Per chi ha una partita IVA, la scadenza del 20 luglio 2026 è la notizia più operativa e urgente del provvedimento. In questo articolo analizziamo ogni misura nel dettaglio.
Cos’è il Decreto Accise Ter e Perché è Importante
Il Decreto Accise Ter è un decreto-legge omnibus che il governo ha utilizzato per raccogliere misure fiscali urgenti di diversa natura. La particolarità di questo provvedimento è che ha incorporato in sede di conversione il Decreto Accise Quater (D.L. 89/2026), creando un unico testo normativo che tocca temi molto diversi: dall’IVA ai carburanti, dalle scadenze fiscali ai pagamenti elettronici.
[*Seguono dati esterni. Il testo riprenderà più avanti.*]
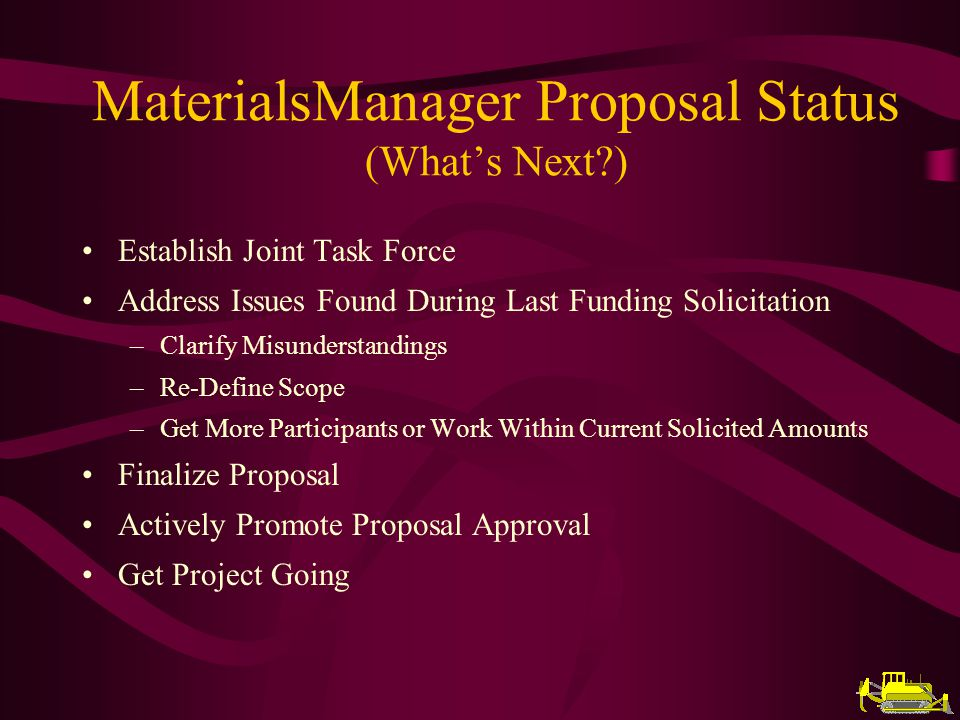 Establish Joint Task Force Address Issues Found During Last Funding Solicitation –Clarify Misunderstandings –Re-Define Scope –Get More Participants or Work Within Current Solicited Amounts Finalize Proposal Actively Promote Proposal Approval Get Project Going MaterialsManager Proposal Status (Whats Next?)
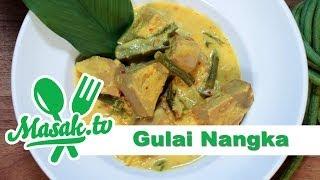 Gulai Nangka | Resep #145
La conversione al Senato ha comportato la rimozione di alcune disposizioni approvate alla Camera, in particolare l’estensione delle restrizioni al telemarketing indesiderato e tre altre norme, per consentire l’approvazione definitiva senza ulteriori rinvii.
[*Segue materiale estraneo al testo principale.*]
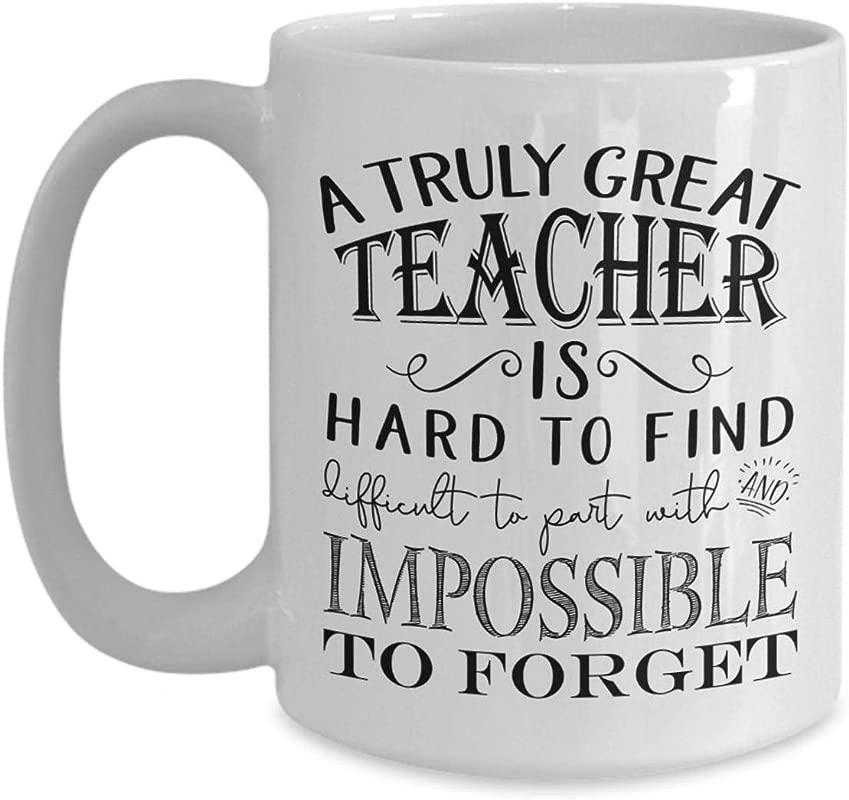A Truly Great Teacher Mug Appreciation Gifts For Men And Women Teachers Retirement Gift Idea 11oz White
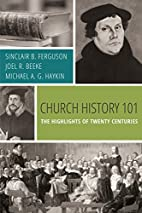 Church History 101: The Highlights of Twenty…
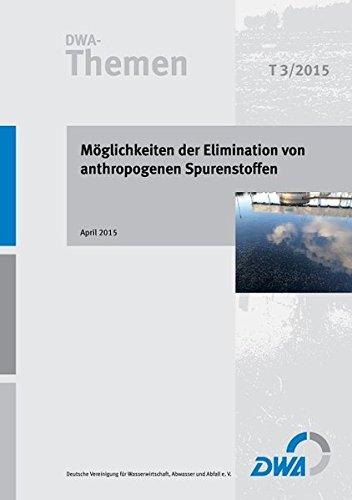 Möglichkeiten der Elimination von anthropogenen Spurenstoffen: DWA-Themen T3/2015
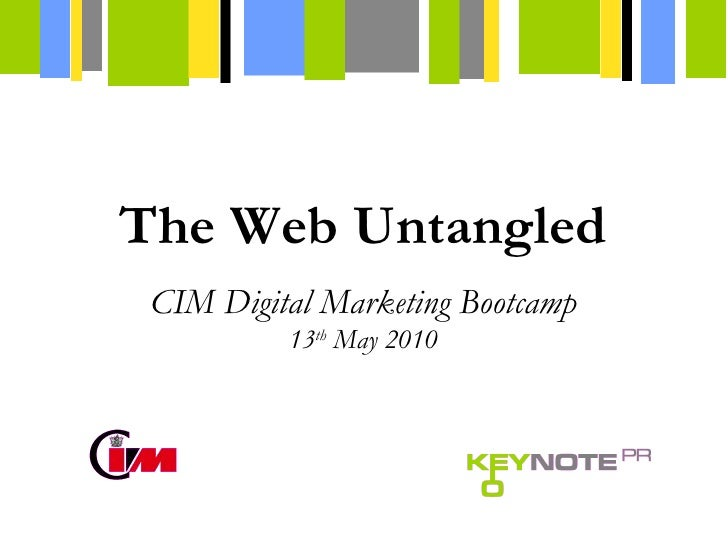 CIM Digital Marketing Bootcamp 13 th  May 2010 The Web Untangled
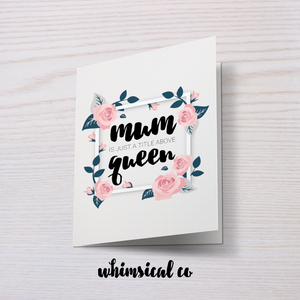 Mum is a Queen - Whimsical Co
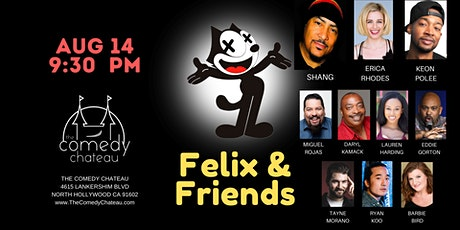Felix and Friends Comedy  Show  at the Comedy Chateau tickets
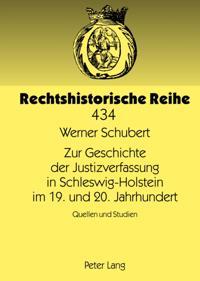 Zur Geschichte der Justizverfassung in Schleswig-Holstein im 19. und 20. Jahrhundert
Il provvedimento è particolarmente rilevante per 4,5 milioni di titolari di partita IVA soggetti agli ISA (Indici Sintetici di Affidabilità) e per le categorie assimilate — inclusi i forfettari — che beneficiano della proroga delle scadenze di versamento.
Proroga Versamenti Partite IVA: Le Nuove Scadenze
La misura più attesa riguarda le scadenze di versamento delle imposte e dei contributi previdenziali per i titolari di partita IVA soggetti a ISA e per le categorie correlate.
Il quadro delle scadenze aggiornato è il seguente:
| Scadenza originaria | Nuova scadenza | Maggiorazione |
| 30 giugno 2026 | 20 luglio 2026 | Nessuna |
| — | 21 luglio – 20 agosto 2026 | +0,80% sull’importo dovuto |
In sostanza, chi paga entro il 20 luglio non subisce alcun onere aggiuntivo rispetto alla scadenza ordinaria. Chi invece sceglie di pagare nella finestra 21 luglio – 20 agosto deve aggiungere una maggiorazione dello 0,80% calcolata sull’importo dei tributi e contributi da versare.
Attenzione: La maggiorazione dello 0,80% si applica all’intera somma da versare, non solo alla quota differita. È importante calcolare con precisione l’importo prima di decidere se attendere agosto.
Per calcolare le tasse dovute in regime forfettario e pianificare i versamenti, puoi usare il nostro calcolatore tasse regime forfettario →
Chi è Coinvolto dalla Proroga
La proroga si applica ai soggetti che rientrano nelle seguenti categorie:
Titolari di partita IVA soggetti a ISA
Gli ISA (Indici Sintetici di Affidabilità fiscale) sono gli strumenti con cui l’Agenzia delle Entrate valuta la compliance fiscale di imprese e professionisti. Sono soggetti a ISA la quasi totalità dei titolari di partita IVA in regime ordinario che svolgono attività d’impresa o professionale, con alcune eccezioni.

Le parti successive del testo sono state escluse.